> Your instructions
Show me each line of the listing below where the word "containers" appears.

**** Entries supplied ****

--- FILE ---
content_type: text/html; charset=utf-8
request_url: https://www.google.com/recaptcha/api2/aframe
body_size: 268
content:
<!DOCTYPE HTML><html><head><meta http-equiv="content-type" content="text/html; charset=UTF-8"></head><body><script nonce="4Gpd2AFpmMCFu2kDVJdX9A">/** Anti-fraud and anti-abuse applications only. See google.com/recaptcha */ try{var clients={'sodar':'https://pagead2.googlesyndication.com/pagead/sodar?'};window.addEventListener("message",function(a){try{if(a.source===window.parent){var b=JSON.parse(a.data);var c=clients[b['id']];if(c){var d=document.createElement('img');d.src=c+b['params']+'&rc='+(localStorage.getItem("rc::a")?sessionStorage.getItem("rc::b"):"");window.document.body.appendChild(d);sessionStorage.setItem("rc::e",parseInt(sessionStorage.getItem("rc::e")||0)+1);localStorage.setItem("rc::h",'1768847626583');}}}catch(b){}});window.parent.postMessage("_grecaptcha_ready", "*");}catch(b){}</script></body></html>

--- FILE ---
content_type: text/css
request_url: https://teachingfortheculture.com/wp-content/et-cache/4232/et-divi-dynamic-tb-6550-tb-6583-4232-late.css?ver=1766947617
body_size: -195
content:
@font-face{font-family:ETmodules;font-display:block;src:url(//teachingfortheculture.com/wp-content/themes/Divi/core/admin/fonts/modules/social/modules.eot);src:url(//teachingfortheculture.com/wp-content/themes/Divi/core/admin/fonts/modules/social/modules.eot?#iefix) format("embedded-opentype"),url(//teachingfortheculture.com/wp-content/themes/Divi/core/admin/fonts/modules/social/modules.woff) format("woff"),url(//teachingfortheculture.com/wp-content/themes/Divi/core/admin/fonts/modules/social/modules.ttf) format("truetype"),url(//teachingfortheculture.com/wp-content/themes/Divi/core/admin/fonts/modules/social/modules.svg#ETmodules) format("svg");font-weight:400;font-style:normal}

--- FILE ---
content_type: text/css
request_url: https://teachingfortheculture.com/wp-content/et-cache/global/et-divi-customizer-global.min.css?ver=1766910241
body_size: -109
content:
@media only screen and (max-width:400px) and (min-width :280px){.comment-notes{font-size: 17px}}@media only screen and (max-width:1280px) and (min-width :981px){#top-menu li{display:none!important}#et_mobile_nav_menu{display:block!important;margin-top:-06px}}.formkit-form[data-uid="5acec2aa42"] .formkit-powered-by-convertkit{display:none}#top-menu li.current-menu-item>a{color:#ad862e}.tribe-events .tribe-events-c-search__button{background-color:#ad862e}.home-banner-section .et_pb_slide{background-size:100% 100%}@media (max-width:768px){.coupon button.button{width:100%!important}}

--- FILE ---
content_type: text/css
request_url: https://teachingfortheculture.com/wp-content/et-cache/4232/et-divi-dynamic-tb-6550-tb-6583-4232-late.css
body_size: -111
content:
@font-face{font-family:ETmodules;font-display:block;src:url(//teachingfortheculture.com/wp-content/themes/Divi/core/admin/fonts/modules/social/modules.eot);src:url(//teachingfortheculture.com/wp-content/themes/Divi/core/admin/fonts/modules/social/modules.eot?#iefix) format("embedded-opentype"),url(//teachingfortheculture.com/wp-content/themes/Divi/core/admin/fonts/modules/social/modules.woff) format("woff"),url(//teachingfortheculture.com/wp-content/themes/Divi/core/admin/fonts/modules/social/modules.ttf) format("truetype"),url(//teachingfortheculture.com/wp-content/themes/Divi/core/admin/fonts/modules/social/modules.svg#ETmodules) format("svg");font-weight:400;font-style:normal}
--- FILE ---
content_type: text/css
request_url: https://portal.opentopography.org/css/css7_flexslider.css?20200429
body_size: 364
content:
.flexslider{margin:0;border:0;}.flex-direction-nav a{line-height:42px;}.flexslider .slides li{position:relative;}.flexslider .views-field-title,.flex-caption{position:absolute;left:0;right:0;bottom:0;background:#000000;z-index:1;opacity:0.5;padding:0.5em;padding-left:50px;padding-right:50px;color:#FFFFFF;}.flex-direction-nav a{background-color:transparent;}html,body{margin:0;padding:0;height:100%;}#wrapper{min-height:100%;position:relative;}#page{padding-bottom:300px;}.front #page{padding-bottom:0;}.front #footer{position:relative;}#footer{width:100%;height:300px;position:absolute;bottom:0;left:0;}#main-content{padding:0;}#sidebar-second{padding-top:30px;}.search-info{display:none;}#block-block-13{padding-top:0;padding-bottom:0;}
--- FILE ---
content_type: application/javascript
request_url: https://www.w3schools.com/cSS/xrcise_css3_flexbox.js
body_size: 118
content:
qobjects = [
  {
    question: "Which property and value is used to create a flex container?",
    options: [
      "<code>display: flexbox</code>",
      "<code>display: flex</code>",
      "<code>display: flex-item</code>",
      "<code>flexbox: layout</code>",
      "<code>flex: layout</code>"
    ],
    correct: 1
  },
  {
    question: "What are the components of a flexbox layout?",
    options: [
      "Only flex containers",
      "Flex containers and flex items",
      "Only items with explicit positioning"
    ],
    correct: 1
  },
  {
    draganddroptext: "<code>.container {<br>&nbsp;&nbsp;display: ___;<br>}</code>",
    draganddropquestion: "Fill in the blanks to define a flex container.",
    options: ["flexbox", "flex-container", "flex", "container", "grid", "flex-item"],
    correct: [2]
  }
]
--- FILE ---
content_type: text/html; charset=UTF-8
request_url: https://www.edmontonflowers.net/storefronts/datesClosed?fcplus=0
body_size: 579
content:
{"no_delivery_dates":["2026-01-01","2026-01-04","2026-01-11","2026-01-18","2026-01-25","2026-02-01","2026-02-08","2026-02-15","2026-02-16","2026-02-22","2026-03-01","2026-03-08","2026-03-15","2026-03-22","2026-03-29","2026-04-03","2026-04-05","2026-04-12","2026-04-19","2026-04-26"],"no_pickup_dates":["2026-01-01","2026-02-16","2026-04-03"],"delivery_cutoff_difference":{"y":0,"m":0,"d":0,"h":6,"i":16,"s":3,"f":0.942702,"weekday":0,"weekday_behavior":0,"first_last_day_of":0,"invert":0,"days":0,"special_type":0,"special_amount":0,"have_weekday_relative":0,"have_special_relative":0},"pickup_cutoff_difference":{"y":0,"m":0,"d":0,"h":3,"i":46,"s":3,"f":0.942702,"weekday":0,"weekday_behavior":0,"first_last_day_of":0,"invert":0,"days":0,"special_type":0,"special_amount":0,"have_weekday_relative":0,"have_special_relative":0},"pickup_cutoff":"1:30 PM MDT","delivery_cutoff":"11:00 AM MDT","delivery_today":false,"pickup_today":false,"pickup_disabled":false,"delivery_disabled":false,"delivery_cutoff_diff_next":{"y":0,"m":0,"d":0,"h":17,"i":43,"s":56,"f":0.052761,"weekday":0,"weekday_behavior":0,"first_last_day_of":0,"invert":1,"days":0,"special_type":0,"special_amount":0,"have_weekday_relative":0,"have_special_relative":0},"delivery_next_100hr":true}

****

> Your response
      "Only flex containers",
      "Flex containers and flex items",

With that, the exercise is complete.